Your objective
Rewrite the data from its beginning through the line containing "Answer: the window", replacing "neighboring house" with "nearby house" and keeping everything else the same.

(Items in a dataset)
* * * * * * *

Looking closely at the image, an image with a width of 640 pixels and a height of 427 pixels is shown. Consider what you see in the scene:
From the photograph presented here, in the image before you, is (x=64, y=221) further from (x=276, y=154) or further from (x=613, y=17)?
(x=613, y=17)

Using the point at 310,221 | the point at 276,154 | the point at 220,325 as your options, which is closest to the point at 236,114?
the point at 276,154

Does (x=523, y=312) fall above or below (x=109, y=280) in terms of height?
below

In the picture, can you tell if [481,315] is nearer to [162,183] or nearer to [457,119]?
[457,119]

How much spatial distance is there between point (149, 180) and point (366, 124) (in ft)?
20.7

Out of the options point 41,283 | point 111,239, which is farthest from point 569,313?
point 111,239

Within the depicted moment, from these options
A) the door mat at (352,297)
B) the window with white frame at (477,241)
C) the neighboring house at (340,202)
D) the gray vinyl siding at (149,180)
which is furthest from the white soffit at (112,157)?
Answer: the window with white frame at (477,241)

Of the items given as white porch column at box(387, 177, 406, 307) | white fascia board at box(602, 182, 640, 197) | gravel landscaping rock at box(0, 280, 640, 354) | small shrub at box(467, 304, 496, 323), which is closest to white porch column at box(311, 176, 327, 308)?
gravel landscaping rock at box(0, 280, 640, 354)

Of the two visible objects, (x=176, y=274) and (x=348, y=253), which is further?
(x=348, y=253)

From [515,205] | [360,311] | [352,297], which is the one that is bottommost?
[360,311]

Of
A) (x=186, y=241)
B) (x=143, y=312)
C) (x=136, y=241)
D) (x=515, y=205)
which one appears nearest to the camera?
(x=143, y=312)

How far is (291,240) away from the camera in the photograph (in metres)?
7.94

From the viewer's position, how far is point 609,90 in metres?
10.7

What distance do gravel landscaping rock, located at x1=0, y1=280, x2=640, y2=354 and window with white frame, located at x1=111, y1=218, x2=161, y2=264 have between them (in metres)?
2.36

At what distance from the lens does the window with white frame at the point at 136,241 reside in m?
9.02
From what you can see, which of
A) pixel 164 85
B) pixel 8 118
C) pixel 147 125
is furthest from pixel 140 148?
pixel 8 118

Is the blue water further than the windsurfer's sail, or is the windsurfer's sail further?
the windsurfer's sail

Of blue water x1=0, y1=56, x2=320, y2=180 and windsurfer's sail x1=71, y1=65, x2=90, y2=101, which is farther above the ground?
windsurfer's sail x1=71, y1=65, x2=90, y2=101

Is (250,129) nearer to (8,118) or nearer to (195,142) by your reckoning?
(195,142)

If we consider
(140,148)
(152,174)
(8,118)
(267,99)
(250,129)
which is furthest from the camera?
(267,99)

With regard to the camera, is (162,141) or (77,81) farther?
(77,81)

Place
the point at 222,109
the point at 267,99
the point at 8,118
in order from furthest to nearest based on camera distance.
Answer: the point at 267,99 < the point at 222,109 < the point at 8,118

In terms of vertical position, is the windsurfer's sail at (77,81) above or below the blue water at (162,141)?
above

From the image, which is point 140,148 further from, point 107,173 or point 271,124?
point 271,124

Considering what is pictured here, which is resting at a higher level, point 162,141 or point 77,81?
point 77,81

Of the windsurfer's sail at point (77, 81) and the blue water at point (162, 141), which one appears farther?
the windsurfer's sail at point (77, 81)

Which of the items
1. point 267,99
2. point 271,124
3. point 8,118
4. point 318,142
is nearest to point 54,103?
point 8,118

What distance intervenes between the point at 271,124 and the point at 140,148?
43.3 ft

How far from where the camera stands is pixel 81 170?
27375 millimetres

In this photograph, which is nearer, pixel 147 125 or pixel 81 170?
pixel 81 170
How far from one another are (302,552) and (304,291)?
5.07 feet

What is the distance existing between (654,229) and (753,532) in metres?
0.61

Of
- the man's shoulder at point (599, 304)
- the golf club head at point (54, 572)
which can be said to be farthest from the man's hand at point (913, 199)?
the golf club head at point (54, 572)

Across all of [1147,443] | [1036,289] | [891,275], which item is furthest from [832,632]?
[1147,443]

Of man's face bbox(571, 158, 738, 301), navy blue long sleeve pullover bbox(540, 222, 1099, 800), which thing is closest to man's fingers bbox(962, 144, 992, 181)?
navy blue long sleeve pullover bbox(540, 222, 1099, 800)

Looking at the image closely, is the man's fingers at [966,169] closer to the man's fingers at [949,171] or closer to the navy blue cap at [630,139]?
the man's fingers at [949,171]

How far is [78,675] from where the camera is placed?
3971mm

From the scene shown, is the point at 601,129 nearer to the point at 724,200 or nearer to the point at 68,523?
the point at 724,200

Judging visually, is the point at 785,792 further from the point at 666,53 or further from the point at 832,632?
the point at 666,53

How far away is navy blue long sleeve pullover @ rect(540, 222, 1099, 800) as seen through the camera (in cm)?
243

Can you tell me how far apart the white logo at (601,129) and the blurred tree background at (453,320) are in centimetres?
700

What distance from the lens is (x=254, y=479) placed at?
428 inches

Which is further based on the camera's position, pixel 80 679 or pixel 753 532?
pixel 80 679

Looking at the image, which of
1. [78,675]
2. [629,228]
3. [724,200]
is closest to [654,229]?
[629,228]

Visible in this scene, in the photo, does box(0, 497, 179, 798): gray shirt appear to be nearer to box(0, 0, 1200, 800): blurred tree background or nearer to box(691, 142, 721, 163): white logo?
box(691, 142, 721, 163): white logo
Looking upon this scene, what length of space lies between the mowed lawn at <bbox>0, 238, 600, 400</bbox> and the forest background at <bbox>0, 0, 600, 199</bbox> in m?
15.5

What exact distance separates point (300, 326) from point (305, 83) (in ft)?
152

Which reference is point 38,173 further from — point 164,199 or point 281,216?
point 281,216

* * * * * * *

Solution
Looking closely at the image, an image with a width of 640 pixels and a height of 427 pixels is shown. Consider what you see in the scene:
From the photograph presented here, in the image before you, is (x=64, y=221) further from (x=276, y=154) or further from (x=613, y=17)?
(x=613, y=17)

Using the point at 310,221 | the point at 276,154 | the point at 220,325 as your options, which is closest to the point at 236,114?
the point at 276,154

Does (x=523, y=312) fall above or below (x=109, y=280) in terms of height?
below

In the picture, can you tell if [481,315] is nearer to [162,183] or nearer to [457,119]?
[457,119]

How much spatial distance is there between point (149, 180) and point (366, 124) (in ft)?
20.7

Out of the options point 41,283 | point 111,239, which is farthest from point 569,313?
point 111,239

Within the depicted moment, from these options
A) the door mat at (352,297)
B) the window with white frame at (477,241)
C) the nearby house at (340,202)
D) the gray vinyl siding at (149,180)
which is furthest from the white soffit at (112,157)?
Answer: the window with white frame at (477,241)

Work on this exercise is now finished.